## TASK ITEM A
In the Intel article, by roughly how much did Intel's share price fall during 2024?
## TASK ITEM B
Rewrite the part of the Intel article that begins at the words "In the end the" and stops after "the share price.", changing "subsidy" to "grant".

## DOCUMENT PASSAGE
####################
What is Intel going to do next? Must decisions wait while the company finds a CEO to replace Pat Gelsinger, and where will it find a buyer for Intel Foundry if that is what investors demand?
Or has Gelsinger just been sacrificed to the share price gods? Is he just an unlucky general that will be replaced by another such general that will execute on the same plan?
The share price of troubled chip giant Intel jumped this morning – up about 5 percent to US$25 a share – on the abrupt news of the “retirement” of Intel’s CEO Pat Gelsinger.
But without any clearly enunciated idea of what is going to happen next, both in terms of Intel’s leadership and operational structure, it is likely that the share price will quickly resume its decline.
The question is whether Intel can be a foundry and at the same time make processor chips that customers want to buy. Only a few days ago Gelsinger was talking the talk in praise of Intel chips for AI personal computers but also said: “We want to be a western foundry, at scale.”
The problem is that Gelsinger has been talking the talk for three years but has been unable to walk the walk to shareholders’s satisfaction.
White knight
Gelsinger arrived in 2021 as a white knight to save the ailing Intel. He has now resigned as CEO and is leaving the Intel board of directors so he is completely out, gone, history.
Only a few days ago Gelsinger was talking about all the things to be done in 2025 and defiantly pushing at the Department of Commerce to hurry up and give him the money promised under the US CHIPS Act – about US$8.5 billion on top of US$3.0 billion from the Department of Defense. This money is said to be essential for bringing up Intel’s Ohio wafer fab and ramping its 18A chip manufacturing process in 2H25.
In the end the subsidy was trimmed to US$7.86 billion but it is interesting to note that the announcement of Gelsinger’s “retirement” was made after the CHIPS Act funding confirmation. If it had been made any earlier the announcement might have given the Department of Commerce reason to pause and consider whether it would be sending tax payers’ money on a foolish errand.
Be that as it may, it appears that Gelsinger has been pushed out by a board and by disgruntled investors who felt his turnaround of Intel was taking too long, or making no progress at all, and was horrendously damaging to the share price.
Intel’s share price has fallen by about 50 percent during 2024 while most of the general stock market indices have all climbed by about 20 percent or more
Re-pitch
There have also been several months of disturbing rumors about Gelsinger having to re-pitch his plans for the company to the board. These include the disposal of such assets as Altera and proliferating equity-release schemes at various wafer fab sites around the world.
####################
## SUPPLIED RECORDS
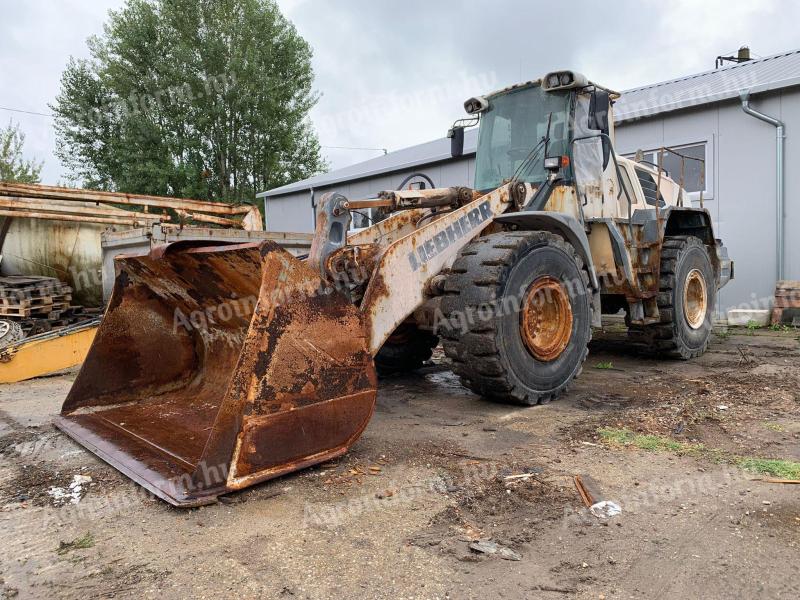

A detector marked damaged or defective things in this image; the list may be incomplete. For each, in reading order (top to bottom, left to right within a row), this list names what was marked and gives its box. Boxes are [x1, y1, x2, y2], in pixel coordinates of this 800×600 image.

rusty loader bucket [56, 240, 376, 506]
####################
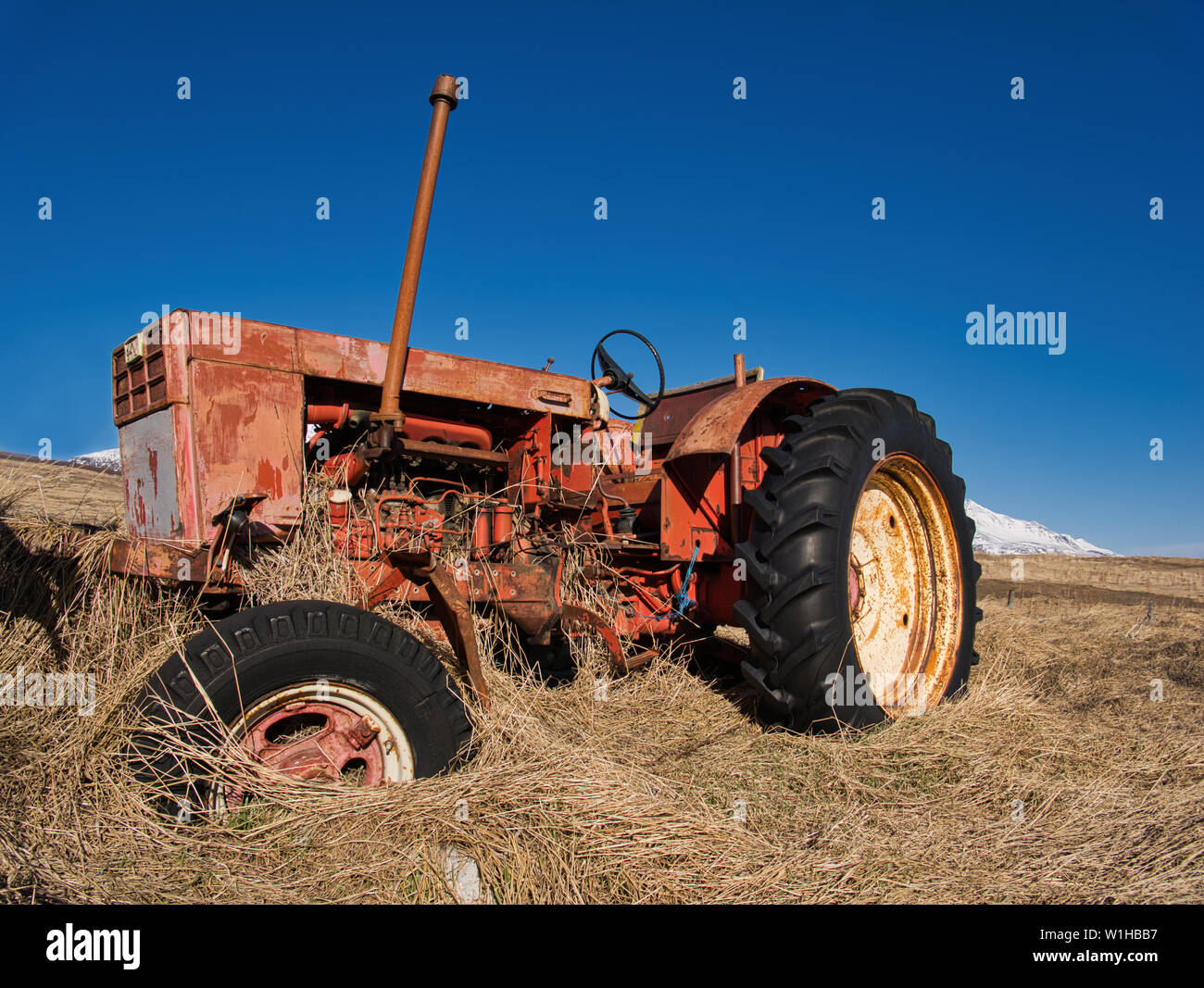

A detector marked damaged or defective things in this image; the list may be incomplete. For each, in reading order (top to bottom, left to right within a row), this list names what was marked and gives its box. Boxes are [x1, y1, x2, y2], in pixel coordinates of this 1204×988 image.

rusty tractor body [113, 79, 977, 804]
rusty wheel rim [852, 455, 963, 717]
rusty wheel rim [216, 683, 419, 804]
####################
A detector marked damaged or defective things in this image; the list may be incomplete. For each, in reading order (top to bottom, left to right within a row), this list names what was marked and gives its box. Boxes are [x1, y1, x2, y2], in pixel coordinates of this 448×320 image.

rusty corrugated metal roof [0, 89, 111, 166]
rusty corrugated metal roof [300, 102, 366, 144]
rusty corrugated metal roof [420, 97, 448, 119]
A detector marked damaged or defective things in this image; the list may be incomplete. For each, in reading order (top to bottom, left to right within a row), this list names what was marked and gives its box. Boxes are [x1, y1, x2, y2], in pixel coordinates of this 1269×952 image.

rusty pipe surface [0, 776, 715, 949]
####################
## ANSWER AREA A
About 50 percent.

## ANSWER AREA B
In the end the grant was trimmed to US$7.86 billion but it is interesting to note that the announcement of Gelsinger’s “retirement” was made after the CHIPS Act funding confirmation. If it had been made any earlier the announcement might have given the Department of Commerce reason to pause and consider whether it would be sending tax payers’ money on a foolish errand.
Be that as it may, it appears that Gelsinger has been pushed out by a board and by disgruntled investors who felt his turnaround of Intel was taking too long, or making no progress at all, and was horrendously damaging to the share price.